Compute inference using L-ADMM.

The aim is to find \(\mathsf{v^\star}\) satisfying \(\mathsf{v^\star = T(v^\star; d)}\) where \(\mathsf{v^\star}\) is the dual variable for minimization problem, and \(\mathsf{T}\) is the update operation for L-ADMM. This operation is applied repeatedly until an approximate fixed point of \(\mathsf{T(\cdot; d)}\) is found. Associated with optimal dual, we obtain the inference x*.

Note

We write the dual as a tuple \(\mathsf{v = (v_1, v_2)}\).
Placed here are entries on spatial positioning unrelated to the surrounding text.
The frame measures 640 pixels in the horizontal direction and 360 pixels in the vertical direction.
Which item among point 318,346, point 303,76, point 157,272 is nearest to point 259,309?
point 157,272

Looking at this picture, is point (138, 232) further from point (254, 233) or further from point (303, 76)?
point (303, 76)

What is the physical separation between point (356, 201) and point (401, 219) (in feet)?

Source code in src/models.py

def forward(self, d: input_data, max_depth=5000,
            depth_warning=False, return_depth=False,
            normalize_K=False, return_certs=False) -> inference:
    """ Compute inference using L-ADMM.

        The aim is to find $\mathsf{v^\star}$ satisfying $\mathsf{v^\star = T(v^\star; d)}$ 
        where $\mathsf{v^\star}$ is the dual variable for minimization problem, 
        and $\mathsf{T}$ is the update operation for L-ADMM. This operation is applied
        repeatedly until an approximate fixed point of $\mathsf{T(\cdot; d)}$ is found.
        Associated with optimal dual, we obtain the inference x*.

        Note:
            We write the dual as a tuple $\mathsf{v = (v_1, v_2)}$.
    """
    self.A = self.A.to(self.device())
    d = d.to(self.device()).float()

    with torch.no_grad():
        if normalize_K:
            K_norm = torch.linalg.matrix_norm(self.K, ord=2)
            self.K /= K_norm

        self.depth = 0.0
        x_size = self.A.size()[1]
        d_size = self.A.size()[0]

        x = torch.zeros((d.size()[0], x_size),
                        device=self.device(), dtype=float)
        p = torch.zeros((d.size()[0], x_size),
                        device=self.device(), dtype=float)
        v1 = torch.zeros((d.size()[0], x_size),
                         device=self.device(), dtype=float)
        v2 = torch.zeros((d.size()[0], d_size),
                         device=self.device(), dtype=float)

        x_prev = x.clone()
        all_samp_conv = False
        while not all_samp_conv and self.depth < max_depth:
            v1_prev = v1.clone()
            v2_prev = v2.clone()
            x_prev = x.clone()

            x, p, v1, v2 = self._apply_T(x, p, v1, v2, d,
                                         return_tuple=True)
            all_samp_conv = self._get_conv_crit(x, x_prev, v1, v1_prev,
                                                v2, v2_prev, d)

            self.depth += 1

    if self.depth >= max_depth and depth_warning:
        print("\nWarning: Max Depth Reached - Break Forward Loop\n")

    Tx = self._apply_T(x, p, v1, v2, d)
    output = [Tx]
    if return_depth:
        output.append(self.depth)
    if return_certs:
        output.append(self.get_certs(Tx.detach(), d))
    return output if len(output) > 1 else Tx